Freshwater Drum, shore fish sandusky bay, the old bay bridge, or anywhere in the western basin. I use a 1 oz. flat sinker and nightcrawler, cast out, tighten up line, and relax they will come. This time of year I will catch a few fish ohio size sheepshead every time i go out. This is the easiest fish Ohio to bag IMHO.


----------



## Snyd (May 5, 2004)

Crappie and then head to the ohio river for a sauger or drum.


----------



## dott191 (Jun 4, 2009)

We use PC Queen charters out of Conneaute (hope I spelled it right). They are $35 a person. Set us right on the perch.


----------



## Khersh88 (Aug 20, 2011)

Carp are easy and crappie are by luck but there's many fish ohio crappie.


----------



## Lucky Touch Charters (Jun 19, 2011)

Lake Erie walleye trolling. lake erie perch fishing espcially in the fall. While you are trolling Lake erie for walleye you have a good chance at a fish ohio sheephead (freshwater Drum) and white bass!!

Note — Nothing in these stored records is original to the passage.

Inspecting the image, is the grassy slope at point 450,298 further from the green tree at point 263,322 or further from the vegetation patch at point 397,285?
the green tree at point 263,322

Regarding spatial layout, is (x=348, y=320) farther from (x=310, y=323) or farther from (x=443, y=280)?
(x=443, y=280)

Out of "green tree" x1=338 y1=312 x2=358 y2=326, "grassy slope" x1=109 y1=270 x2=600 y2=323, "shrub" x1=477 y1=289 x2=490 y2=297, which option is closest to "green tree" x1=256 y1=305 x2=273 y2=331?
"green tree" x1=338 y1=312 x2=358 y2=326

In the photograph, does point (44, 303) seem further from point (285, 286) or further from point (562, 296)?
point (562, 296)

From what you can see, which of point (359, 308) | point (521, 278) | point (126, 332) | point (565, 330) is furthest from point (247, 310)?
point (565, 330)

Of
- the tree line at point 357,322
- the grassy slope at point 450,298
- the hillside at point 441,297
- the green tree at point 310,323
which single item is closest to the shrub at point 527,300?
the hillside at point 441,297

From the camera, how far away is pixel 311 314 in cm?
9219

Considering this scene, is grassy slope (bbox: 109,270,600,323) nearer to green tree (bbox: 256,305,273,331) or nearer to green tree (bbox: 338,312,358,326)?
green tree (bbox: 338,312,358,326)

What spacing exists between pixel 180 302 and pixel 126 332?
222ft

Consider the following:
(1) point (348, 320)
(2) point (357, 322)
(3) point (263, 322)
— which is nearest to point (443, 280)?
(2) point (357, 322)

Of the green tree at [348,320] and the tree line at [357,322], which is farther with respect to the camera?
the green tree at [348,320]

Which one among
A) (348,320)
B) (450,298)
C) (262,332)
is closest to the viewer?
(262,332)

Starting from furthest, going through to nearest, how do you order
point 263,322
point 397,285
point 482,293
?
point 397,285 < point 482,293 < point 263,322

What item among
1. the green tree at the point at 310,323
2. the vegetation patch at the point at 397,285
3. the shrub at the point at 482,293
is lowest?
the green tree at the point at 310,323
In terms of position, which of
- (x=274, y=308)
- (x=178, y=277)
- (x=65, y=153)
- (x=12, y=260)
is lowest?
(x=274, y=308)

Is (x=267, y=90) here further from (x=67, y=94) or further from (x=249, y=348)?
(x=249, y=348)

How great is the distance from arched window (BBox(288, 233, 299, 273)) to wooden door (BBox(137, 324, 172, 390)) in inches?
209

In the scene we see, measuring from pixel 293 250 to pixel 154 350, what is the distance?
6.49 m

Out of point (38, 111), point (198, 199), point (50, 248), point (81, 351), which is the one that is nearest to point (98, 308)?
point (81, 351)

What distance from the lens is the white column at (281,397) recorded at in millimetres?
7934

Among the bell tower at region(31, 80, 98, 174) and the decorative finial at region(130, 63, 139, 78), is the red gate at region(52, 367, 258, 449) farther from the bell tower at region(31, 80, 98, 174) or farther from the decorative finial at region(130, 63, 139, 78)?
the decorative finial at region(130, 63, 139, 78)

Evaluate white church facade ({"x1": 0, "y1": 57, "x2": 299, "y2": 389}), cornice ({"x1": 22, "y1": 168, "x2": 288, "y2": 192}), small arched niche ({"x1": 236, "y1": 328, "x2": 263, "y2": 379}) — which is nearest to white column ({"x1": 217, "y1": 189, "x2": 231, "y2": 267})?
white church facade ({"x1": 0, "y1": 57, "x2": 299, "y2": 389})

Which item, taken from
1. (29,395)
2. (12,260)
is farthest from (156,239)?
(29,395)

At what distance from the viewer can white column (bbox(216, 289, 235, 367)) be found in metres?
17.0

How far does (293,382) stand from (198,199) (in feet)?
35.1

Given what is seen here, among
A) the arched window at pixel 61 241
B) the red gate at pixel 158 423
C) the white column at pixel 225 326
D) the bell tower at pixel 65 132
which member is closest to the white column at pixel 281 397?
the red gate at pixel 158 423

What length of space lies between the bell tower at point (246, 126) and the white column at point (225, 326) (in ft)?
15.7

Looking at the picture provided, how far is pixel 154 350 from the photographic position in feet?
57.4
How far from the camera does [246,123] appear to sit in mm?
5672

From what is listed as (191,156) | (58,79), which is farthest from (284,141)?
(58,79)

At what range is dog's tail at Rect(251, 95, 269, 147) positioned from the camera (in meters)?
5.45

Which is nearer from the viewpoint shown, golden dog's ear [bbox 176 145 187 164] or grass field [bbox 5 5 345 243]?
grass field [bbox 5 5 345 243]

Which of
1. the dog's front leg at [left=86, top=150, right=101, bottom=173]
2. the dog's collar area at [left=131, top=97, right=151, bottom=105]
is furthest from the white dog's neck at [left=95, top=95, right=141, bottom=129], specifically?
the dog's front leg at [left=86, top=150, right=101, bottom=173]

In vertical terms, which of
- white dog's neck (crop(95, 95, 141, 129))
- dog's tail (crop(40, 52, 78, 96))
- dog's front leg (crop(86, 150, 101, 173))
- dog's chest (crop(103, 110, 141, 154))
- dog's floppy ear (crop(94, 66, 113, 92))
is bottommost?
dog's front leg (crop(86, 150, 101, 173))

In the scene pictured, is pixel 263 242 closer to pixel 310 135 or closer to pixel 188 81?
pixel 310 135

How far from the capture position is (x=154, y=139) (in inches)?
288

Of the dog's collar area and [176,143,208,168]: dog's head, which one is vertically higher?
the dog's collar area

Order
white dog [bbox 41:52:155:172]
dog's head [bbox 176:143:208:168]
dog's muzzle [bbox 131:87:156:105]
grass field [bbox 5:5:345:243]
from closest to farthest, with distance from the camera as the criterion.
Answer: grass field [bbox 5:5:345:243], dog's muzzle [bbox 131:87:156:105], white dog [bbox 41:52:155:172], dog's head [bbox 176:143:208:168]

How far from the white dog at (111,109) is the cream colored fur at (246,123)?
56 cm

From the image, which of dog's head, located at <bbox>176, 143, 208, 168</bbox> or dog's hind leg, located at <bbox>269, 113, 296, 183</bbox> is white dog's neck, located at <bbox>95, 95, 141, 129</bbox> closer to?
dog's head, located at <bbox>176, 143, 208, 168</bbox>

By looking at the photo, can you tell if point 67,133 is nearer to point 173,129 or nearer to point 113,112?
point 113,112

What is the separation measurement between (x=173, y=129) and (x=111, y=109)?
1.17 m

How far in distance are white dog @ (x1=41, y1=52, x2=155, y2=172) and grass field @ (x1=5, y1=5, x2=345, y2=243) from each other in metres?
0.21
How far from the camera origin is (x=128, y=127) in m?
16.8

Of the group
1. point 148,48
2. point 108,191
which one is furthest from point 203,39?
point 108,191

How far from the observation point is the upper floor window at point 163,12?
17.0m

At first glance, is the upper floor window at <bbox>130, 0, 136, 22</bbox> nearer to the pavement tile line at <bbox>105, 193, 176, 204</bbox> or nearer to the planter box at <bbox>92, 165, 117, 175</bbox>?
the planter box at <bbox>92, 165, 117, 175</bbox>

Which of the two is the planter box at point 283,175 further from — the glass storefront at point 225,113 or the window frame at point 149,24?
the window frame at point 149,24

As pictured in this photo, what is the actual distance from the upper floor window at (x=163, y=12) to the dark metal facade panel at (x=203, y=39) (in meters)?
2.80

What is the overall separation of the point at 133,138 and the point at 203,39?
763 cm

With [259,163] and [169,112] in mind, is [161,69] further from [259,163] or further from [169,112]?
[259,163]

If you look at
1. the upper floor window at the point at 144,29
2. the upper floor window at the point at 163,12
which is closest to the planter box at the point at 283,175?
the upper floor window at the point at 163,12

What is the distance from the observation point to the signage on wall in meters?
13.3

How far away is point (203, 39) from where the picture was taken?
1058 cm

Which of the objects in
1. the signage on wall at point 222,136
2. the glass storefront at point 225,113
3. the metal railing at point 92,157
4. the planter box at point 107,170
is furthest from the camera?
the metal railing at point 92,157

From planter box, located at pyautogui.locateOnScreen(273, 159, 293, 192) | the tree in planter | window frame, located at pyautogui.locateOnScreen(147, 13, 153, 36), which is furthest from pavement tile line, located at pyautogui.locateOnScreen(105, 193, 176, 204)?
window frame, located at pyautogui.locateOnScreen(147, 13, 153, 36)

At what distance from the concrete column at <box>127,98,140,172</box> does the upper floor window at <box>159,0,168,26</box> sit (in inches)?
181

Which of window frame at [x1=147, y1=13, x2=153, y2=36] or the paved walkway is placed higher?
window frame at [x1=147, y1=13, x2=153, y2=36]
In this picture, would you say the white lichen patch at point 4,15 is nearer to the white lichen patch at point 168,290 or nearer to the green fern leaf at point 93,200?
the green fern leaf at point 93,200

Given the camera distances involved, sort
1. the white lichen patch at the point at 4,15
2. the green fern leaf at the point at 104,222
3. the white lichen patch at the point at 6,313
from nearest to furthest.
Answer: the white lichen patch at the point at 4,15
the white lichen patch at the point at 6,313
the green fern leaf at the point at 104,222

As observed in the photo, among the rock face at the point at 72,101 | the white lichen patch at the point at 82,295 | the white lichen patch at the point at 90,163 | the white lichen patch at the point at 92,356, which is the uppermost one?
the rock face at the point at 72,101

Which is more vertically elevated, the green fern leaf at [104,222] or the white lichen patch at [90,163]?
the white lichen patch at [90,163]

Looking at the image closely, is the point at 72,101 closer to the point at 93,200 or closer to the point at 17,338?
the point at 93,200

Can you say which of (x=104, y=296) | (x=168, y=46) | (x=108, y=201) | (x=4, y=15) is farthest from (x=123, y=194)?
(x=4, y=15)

if you cannot afford a charter fins an open seat.


----------



## exide9922 (Aug 9, 2010)

Well we're giving one of these large walleye charters a try this weekend. any advice on catching them or how to fish for them? i'm assuming with this many lines in the water it wont be moving. is it just jigging up and down? jig and crawler? vibes?


----------